La Audiencia ratificó la sentencia de A Fonsagrada, que condena a Clifford Torrents a pagar 434 euros


Lugo / La Voz

La Audiencia de Lugo ha ratificado la sentencia del Juzgado de Instrucción de A Fonsagrada que condenó a Clifford Torrents Colman a pagar 434,28 euros por romper una placa franquista en el municipio de Negueira de Muñiz. Este hombre, que reside en Ouviaño desde hace unos cuatro años, ha anunciado que llevará el caso al Tribunal Constitucional para reclamar su absolución. Si no lo logra, apelará a Estrasburgo.

La historia se remonta a julio del 2011, cuando Cliff, según consta en la sentencia, se acercó a la fuente pública de Ouviaño y rompió una placa conmemorativa en la que rezaba: «Reinando Francisco Franco y siendo alcalde D. José M. López, se inauguró esta el día 24-5-53». Dice que lo hizo después de haber hablado de ello con el alcalde, el socialista José Manuel Braña, aunque este lo niega. De hecho, lo denunció y comenzó así este proceso judicial que, por ahora, no termina.

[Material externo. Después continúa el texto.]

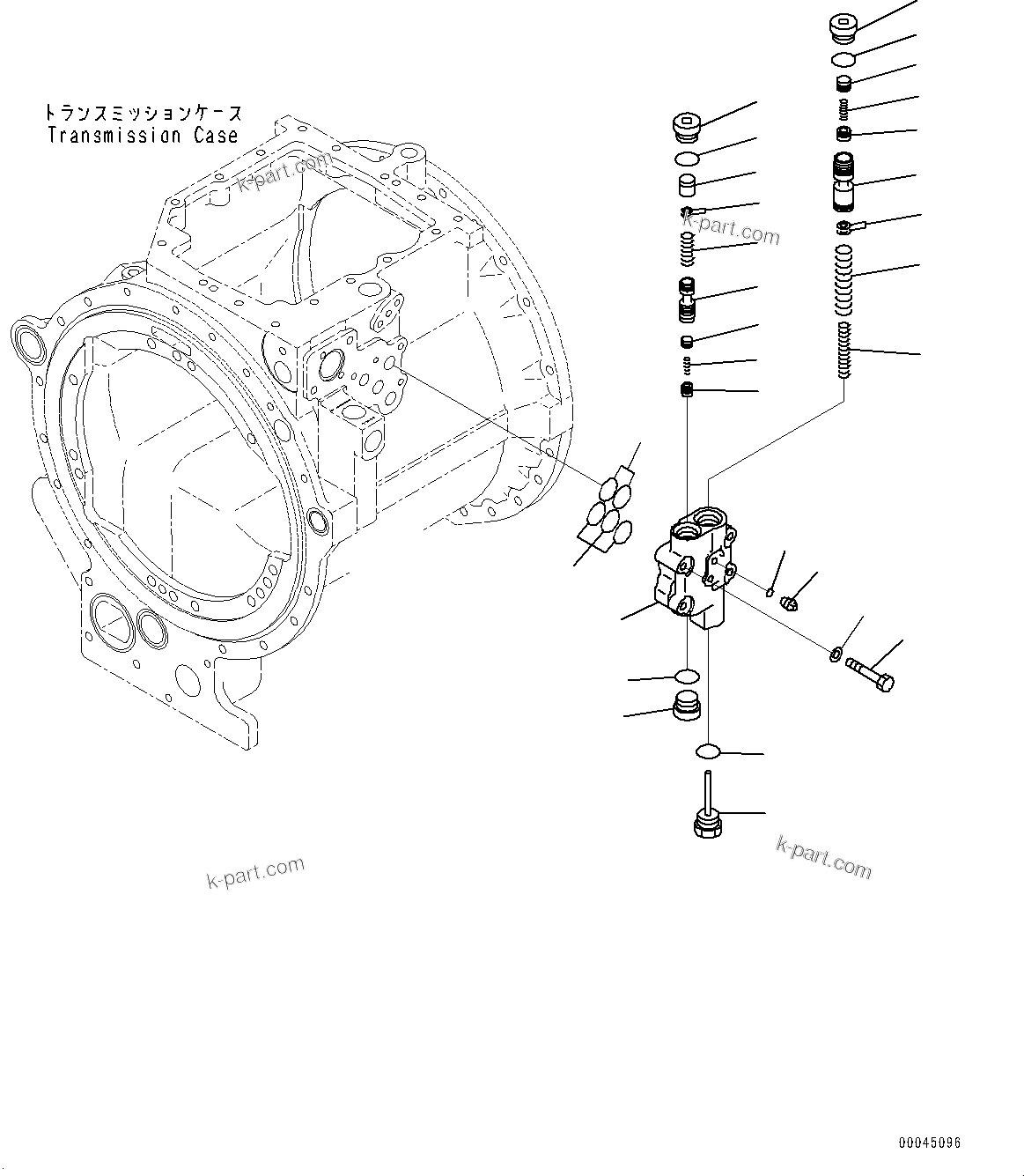 トランスミッションケース
Transmission Case

k-part.com

k-part.com

k-part.com

k-part.com

00045096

La sentencia, a pesar de que condena a Clifford (50 euros de multa y el abono de 384,28 euros al Concello por el valor de la placa), reconoce que las Administraciones públicas deben tomar «las medidas oportunas» para retirar los objetos conmemorativos de exaltación de la sublevación militar, de la Guerra Civil y de la represión de la dictadura, aunque matiza que los ciudadanos no pueden hacerlo por sí mismos. También repara en que Clifford apenas habla castellano o gallego, por lo que pudo haber un malentendido en su conversación con el regidor.

En cualquier caso, el escocés afirma rotundo que no aceptará ningún tipo de sanción, por pequeña que sea, porque «en ninguna nación civilizada un objeto ilegal disfruta de protección judicial, y en ninguna nación civilizada el propietario de un objeto ilegal reclamaría recompensa por su pérdida», afirma.

Clifford considera este proceso «un sinsentido que ha estado gastando mi tiempo en los últimos dos años y medio». Explica que lo que hizo fue eliminar «un símbolo ilegal» y que su acción estaba amparada por una autorización municipal y por la propia ley de memoria histórica.

También explica que no cree que deba indemnizar al Concello por una insignia que ya debía retirar: «Su valor era negativo», por lo que considera que ahorró dinero al Ayuntamiento y lo recondujo por la vía de la legalidad. También cita la Convención Europea de Derechos Humanos: «No hay pena sin ley. Nadie podrá ser condenado por una acción o una omisión que, en el momento en que haya sido cometida, no constituya una infracción según el derecho».